Tomorrow’s Women of the Wall service was supposed to be a victory party. A Jerusalem District Court judge ruled last month that members of the women’s group were not breaking the law by donning prayer shawls, singing or even reading from the Torah. Before the ruling, members had been arrested for breaking a law forbidding any deviation from “local custom.”
Facing no threat from police, the women planned to sing, put on their prayer shawls and even bring out the Torah scroll – something they hadn’t done in a decade. Now, that plan has been scrapped. Instead of celebrating, Women of the Wall is again on guard.
Israeli Attorney General Yehuda Weinstein has asked Naftali Bennett, the religious services minister, to define exactly what “local custom” means.

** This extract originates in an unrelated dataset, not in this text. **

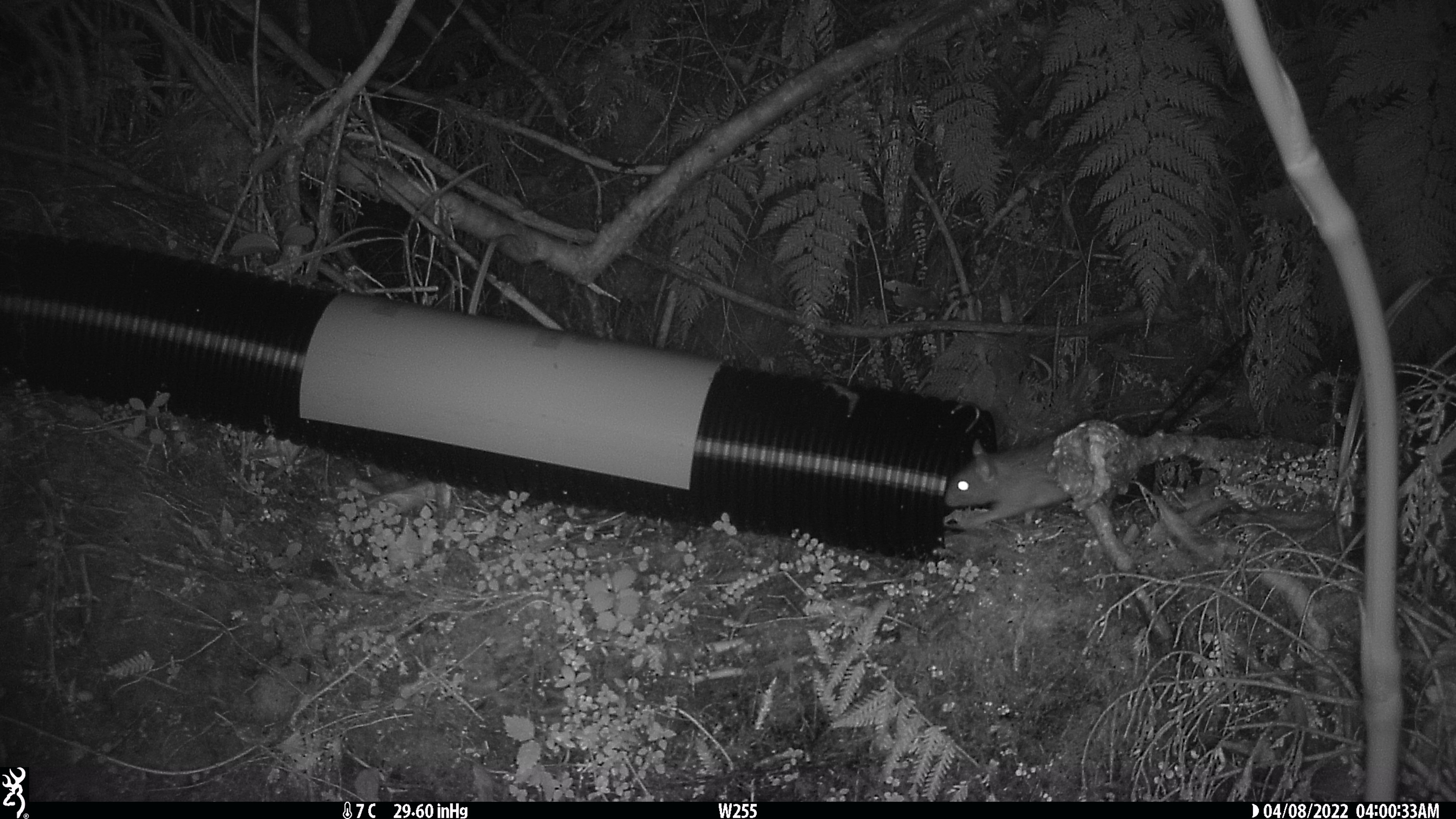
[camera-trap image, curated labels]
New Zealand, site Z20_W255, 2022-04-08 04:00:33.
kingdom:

In a conversation with Hoffman, Bennett told her he could outlaw their service. As a goodwill gesture, Hoffman said the women wouldn’t read from the Torah.
But that wasn’t enough for some of the group’s opponents. According to Haaretz, haredi Rabbi Aharon Leib Shteinman has asked “thousands of girls” from haredi seminaries to protest Women of the Wall tomorrow morning.
It’s unclear what, if anything, will happen tomorrow. But one thing’s for sure: Hoffman hasn’t gotten her yes answer — at least not yet.